Dans la deuxième partie de l’ouvrage, Egger entreprend d’exposer les causes profondes de la crise écologique. La radicalité de l’écopsychologie, dit-il, réside dans « l’approche de la crise écologique comme psychopathologie et la recherche de ses racines profondes – souvent inconscientes – au-delà des causes symptomatiques, politiques et économiques ». La cause première est la séparation de l’homme d’avec la nature qui s’est progressivement produite dans l’histoire de l’humanité. La réponse des écopsychologues consiste à adopter un nouveau paradigme.

Dans la troisième partie, Egger distingue trois axes principaux susceptibles d’en favoriser l’émergence. Le premier est celui de la connaissance qui doit désormais devenir « holistique, complexe et transdisciplinaire » et développer une autre conception de la nature et de la Terre. Le deuxième axe est celui du mode d’être de l’humain : nous sommes chacun « le fil d’une toile », « comme des cellules dans le corps du vaste organisme qu’est la planète Terre ». Le troisième axe concerne le mode de vie et d’agir qui suppose un travail pour se libérer de l’addiction à la consommation et s’engager à la simplicité de modes de vie plus durables ; apprendre à faire la différence entre vrais et faux besoins ; faire face à la souffrance et aux peurs générées par l’abandon de la consommation et des technologies. De nombreux écopsychologues voient chez les peuples premiers, les Amérindiens, les Indiens d’Amazonie ou certains peuples africains une illustration de cette forme de connaissance, de ces modes de vie, de cette compréhension de soi et de la nature qu’ils appellent de leurs vœux.

Dans la quatrième et dernière partie, Egger recense un éventail de pratiques écopsychologiques qui envisagent de nouvelles manières de prendre en charge les individus ou de renouer le lien à la nature : redéfinir l’espace physique de la thérapie en sortant du cabinet, se mettre à l’écoute du lieu que l’on habite, vivre la nature par le corps (à travers la perception subtile, l’attention, la méditation, la respiration, etc.), cultiver les jardins et pratiquer des séjours dans la « nature sauvage ». L’ouvrage de Egger se clôt par l’évocation de la dimension sociale, institutionnelle et politique des problèmes écologiques. Comme le constate l’auteur, « l’écopsychologie a globalement peu pris en compte cette dimension cruciale, qui ouvre sur la responsabilité non seulement des individus, mais des institutions – gouvernements, entreprises, organisations sociales et éducatives ». Confiné à la transformation intérieure de l’individu, le changement de paradigme voulu par l’écopsychologie ne peut qu’échouer. Il importe d’articuler le niveau de l’individu à celui du collectif.

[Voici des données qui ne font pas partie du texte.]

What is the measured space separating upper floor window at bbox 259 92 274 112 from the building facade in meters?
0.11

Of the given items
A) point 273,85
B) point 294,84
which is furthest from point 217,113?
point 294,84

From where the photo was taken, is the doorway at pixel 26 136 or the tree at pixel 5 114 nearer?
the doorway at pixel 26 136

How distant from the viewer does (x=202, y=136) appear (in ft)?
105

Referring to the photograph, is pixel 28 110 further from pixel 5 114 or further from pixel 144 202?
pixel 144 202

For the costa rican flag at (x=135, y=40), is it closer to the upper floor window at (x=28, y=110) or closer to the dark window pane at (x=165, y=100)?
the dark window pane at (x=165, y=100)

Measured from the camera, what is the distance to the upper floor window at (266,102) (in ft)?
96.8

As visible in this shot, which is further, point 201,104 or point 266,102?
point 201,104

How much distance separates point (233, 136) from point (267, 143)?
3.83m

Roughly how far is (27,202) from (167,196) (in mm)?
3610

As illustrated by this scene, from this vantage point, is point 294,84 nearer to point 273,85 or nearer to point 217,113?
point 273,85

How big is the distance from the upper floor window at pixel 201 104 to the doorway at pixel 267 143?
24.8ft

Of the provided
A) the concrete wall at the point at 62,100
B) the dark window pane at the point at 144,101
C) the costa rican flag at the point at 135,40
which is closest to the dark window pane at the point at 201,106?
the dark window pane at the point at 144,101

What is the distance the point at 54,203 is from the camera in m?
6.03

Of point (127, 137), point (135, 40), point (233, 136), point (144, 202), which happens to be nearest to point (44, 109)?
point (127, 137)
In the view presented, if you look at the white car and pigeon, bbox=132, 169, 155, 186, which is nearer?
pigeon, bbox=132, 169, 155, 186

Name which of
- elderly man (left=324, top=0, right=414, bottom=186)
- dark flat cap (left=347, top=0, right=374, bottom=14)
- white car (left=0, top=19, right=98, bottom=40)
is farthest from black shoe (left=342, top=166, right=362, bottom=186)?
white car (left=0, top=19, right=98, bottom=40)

On n’attendra pas de ce livre une réflexion critique sur l’écopsychologie et ses limites. Pourtant, l’éloge, chez de nombreux écopsychologues, du primitivisme, une sorte d’idéalisation du passé, prête le flanc à la critique de ce que l’on peut appeler le « mythe de l’Âge d’or », celui d’un monde harmonieux, sans technique, dont on voit mal comment il pourrait aujourd’hui susciter l’adhésion collective et constituer un programme. Ensuite, la valorisation particulière de la nature vierge et sauvage laisse entendre que l’activité humaine est (presque) toujours perturbatrice. Or cette affirmation n’est pas cohérente avec une autre thèse de l’écopsychologie, qui soutient que l’homme fait partie de la nature. Finalement, le recours à un inconscient écologique, comme chez Roszak, est une hypothèse audacieuse, mais lourde. En quoi un tel inconscient écologique peut-il alors contribuer aux solutions que l’humanité se doit d’apporter aux problèmes écologiques ? N’est-on pas ici renvoyé, au contraire, aux ressources d’une conscience écologique ?

Dans le champ de la pensée écologique, le livre de Michel Maxime Egger comble indiscutablement une lacune. Clair, accessible et synthétique dans la présentation des principales idées de l’écopsychologie, il fournit de plus au lecteur de nombreuses références pour approfondir le sujet.